In Four Seasons, Haas has created four monumental, 15-foot-tall, portrait busts that reference each of the seasons and are displayed in the round. In the artist’s exploration of the past, reinterpreted in the present, Haas references classical Italian Renaissance portraiture, with roots in the celebrated Four Seasons series created by Renaissance master Giuseppe Arcimboldo. Haas gives viewers a fresh perspective on the classical form by blowing up the scale to colossal proportions. What has formerly been a two-dimensional experience—the painted portrait—is given new context through this series as viewers are able to walk around the sculptures, to see the subjects from all sides, rather than simply in profile as with a painting. Further, as in Arcimboldo’s work from the 1500s, flesh, hair, and human features have been replaced with organic material native to each season. In Winter, for example, the skin of the subject is represented through oversized forms of bark and hair by gnarled tree limbs and ivy.
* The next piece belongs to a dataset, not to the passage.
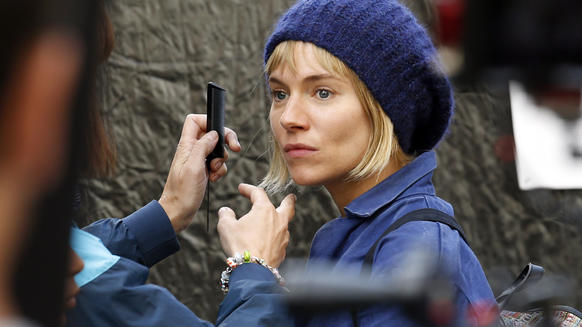 "Sienna Miller on the set of ""Adam Jones"" in London's Leicester Square."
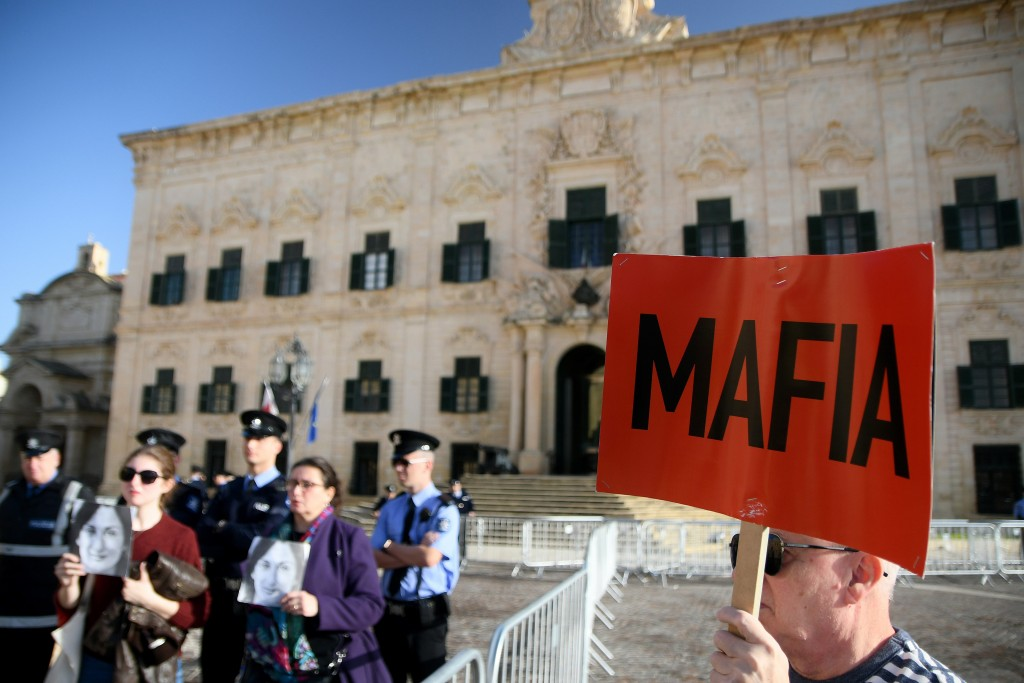 People protest outside the office of the Prime Minister at Castille, in Valletta, Malta, Tuesday, Dec. 3, 2019, as a delegation od European Union lawm...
Spring features a riot of flower forms in bright hues arranged to represent a human portrait.
The placement of the four sculptures within the symmetrical courtyard of the Enid A. Haupt Conservatory has the busts facing one another in a square configuration, creating a dialog between not only the four “subjects,” but also the viewer who can walk around and in between the works, creating an involving and personal experience.